## TASK TO CARRY OUT
Read the entries below and pull out each line with the string "burst".

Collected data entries
▬▬▬▬▬▬▬▬▬▬

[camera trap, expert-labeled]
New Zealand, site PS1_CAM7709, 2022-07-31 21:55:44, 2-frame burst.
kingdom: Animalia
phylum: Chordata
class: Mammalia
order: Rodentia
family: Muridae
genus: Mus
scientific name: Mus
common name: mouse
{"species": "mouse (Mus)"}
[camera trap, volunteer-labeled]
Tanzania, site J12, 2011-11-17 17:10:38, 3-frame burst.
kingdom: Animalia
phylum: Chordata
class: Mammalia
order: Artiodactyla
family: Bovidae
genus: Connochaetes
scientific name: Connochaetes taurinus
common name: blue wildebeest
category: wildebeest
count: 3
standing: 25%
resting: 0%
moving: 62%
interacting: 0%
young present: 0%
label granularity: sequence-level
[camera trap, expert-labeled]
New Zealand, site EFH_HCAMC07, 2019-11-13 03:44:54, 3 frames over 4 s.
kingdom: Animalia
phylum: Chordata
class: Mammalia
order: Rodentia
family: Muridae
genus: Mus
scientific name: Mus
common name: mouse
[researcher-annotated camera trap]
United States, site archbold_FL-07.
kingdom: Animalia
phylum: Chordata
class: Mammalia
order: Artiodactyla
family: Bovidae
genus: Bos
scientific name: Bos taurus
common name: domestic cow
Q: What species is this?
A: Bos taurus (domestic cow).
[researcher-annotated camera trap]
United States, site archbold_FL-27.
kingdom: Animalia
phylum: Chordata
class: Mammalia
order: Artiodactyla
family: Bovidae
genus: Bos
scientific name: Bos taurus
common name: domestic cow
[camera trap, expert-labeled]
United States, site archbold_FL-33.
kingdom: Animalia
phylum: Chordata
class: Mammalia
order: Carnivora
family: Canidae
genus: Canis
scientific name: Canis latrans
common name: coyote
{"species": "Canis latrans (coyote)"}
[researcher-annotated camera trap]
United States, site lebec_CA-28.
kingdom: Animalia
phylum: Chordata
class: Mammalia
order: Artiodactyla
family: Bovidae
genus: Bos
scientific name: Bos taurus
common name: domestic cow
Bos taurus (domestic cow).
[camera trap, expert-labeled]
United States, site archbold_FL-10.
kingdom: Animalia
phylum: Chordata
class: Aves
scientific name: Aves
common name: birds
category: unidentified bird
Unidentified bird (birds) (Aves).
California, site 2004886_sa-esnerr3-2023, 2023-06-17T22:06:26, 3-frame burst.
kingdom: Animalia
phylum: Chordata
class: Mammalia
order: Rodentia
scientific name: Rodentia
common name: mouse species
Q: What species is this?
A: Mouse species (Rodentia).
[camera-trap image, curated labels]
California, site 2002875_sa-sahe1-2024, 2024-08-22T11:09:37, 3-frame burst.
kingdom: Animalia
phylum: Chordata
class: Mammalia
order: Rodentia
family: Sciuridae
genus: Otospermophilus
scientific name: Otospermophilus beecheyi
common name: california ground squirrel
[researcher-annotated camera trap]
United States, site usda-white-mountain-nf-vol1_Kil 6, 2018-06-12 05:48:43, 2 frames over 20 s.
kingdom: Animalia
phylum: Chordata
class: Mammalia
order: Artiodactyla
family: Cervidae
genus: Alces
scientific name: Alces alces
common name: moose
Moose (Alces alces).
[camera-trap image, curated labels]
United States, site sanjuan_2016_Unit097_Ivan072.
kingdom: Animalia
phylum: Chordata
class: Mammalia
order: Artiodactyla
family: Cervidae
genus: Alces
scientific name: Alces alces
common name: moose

▬▬▬▬▬▬▬▬▬▬

## RESULT OF THE TASK
New Zealand, site PS1_CAM7709, 2022-07-31 21:55:44, 2-frame burst.
Tanzania, site J12, 2011-11-17 17:10:38, 3-frame burst.
California, site 2004886_sa-esnerr3-2023, 2023-06-17T22:06:26, 3-frame burst.
California, site 2002875_sa-sahe1-2024, 2024-08-22T11:09:37, 3-frame burst.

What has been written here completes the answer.